Objective:
Extract each line of the data below that contains the word "camera".
++++++
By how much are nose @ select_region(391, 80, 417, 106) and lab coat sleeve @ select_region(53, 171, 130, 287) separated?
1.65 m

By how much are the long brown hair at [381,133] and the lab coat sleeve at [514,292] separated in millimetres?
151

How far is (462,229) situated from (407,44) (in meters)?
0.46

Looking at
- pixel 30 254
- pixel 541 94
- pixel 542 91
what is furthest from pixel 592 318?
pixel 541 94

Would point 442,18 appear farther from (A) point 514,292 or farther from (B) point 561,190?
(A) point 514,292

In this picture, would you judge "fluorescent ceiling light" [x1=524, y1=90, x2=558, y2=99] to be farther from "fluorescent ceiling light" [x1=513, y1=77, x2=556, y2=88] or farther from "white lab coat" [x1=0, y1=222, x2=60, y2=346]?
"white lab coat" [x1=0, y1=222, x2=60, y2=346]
++++++
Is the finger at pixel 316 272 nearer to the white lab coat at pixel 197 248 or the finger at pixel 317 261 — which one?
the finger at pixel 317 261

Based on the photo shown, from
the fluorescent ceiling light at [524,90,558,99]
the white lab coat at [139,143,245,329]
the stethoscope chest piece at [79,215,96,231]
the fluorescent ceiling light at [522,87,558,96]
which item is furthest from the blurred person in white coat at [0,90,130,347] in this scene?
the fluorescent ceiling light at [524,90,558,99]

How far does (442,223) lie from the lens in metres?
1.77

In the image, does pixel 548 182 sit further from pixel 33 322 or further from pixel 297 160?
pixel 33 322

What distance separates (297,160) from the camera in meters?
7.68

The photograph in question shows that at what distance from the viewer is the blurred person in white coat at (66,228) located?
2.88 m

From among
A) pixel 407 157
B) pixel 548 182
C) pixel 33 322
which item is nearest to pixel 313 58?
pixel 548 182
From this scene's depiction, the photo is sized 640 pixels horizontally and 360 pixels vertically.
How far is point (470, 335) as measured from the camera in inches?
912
++++++
The reply:
What distance separates (297,160) from the camera in meters?
How far is point (470, 335) as measured from the camera in inches?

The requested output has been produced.